Document extract =
Jesuitical

Blaise Pascal was a great critic of Jesuit casuistry, and coined the pejorative adjective “Jesuitical,” meaning “crafty; practicing equivocation or overly subtle rationalization.” That may not have been fair to the Jesuits of Pascal’s day, but the image of the sly, deceptive Jesuit stuck.

More recently, among many orthodox Catholics, the Jesuit order has become associated with dissent and “progressive” theological heterodoxy, which, again, may or may not be fair.

Soon, though—if Last Temptation of Christ filmmakers Paul Schrader and Willem Dafoe have their way—the Jesuit name could carry another connotation entirely: hyper-violent criminal reign of terror?

From ComingSoon.net:

In The Jesuit, a man comes out of prison in south Texas: “Neto” wants only a new life, far removed from his violent past. Just when it seems he might regain his wife and ten-year old son, she is brutally murdered and the boy kidnapped. Neto must abandon his dream of happiness in an explosive return to methods that made him the most feared man in Texas, and earned him the nickname … the Jesuit.

Say what?

First Dan Brown imbued the name “Opus Dei” with sinister, murderous connotations; if people think of anything at all in connection with the name “Opus Dei,” it’s “albino assassin monk.”

Now, according to Schrader, if you’re a brutally violent criminal, the handle the world gives you is … “the Jesuit”?

What’s next? A Franciscan hit squad? Outlaw bikers called the Knights of Columbus? An international crime lord known only as “the Thomist”?

How about a thriller about a serial killer who plays Russian roulette with his victims, called Pascal’s Wager?

Whatever. Hey, who’s looking forward to Shrader’s follow-ups, The Mullah and The Hasid? Your thoughts?

Stored data =
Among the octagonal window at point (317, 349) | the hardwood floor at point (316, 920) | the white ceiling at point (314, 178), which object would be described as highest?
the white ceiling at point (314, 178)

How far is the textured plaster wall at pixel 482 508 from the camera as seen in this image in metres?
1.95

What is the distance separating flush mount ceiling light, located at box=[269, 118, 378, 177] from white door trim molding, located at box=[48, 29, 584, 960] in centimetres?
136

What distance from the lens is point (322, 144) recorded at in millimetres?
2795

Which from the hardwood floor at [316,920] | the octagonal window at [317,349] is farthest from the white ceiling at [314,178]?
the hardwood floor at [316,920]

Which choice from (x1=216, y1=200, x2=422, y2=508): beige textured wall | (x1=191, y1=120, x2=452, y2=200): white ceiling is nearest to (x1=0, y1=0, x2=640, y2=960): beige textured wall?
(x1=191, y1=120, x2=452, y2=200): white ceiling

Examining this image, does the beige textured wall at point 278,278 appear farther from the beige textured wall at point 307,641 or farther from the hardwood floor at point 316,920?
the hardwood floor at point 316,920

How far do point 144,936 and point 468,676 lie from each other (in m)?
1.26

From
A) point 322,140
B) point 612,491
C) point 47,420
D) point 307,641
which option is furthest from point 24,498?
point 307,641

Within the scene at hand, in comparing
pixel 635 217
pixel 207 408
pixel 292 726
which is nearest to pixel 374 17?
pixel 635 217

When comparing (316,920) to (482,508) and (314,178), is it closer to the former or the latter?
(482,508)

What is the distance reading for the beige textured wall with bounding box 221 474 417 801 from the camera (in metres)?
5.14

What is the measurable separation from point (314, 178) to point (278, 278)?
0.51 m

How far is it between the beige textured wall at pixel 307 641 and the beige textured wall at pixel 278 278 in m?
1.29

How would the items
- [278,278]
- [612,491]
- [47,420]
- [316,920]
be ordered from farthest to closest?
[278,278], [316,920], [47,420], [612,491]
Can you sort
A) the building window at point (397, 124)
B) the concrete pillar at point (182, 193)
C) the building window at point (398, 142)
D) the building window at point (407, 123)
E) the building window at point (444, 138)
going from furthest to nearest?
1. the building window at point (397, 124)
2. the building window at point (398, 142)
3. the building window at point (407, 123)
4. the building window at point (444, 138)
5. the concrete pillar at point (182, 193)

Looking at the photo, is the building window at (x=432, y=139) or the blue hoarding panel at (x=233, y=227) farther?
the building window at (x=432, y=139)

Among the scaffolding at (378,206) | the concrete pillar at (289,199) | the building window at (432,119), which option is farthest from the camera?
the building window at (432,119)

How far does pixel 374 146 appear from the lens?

Work to complete = According to the piece on the word "Jesuitical," who coined that adjective?

Your response = Blaise Pascal coined it.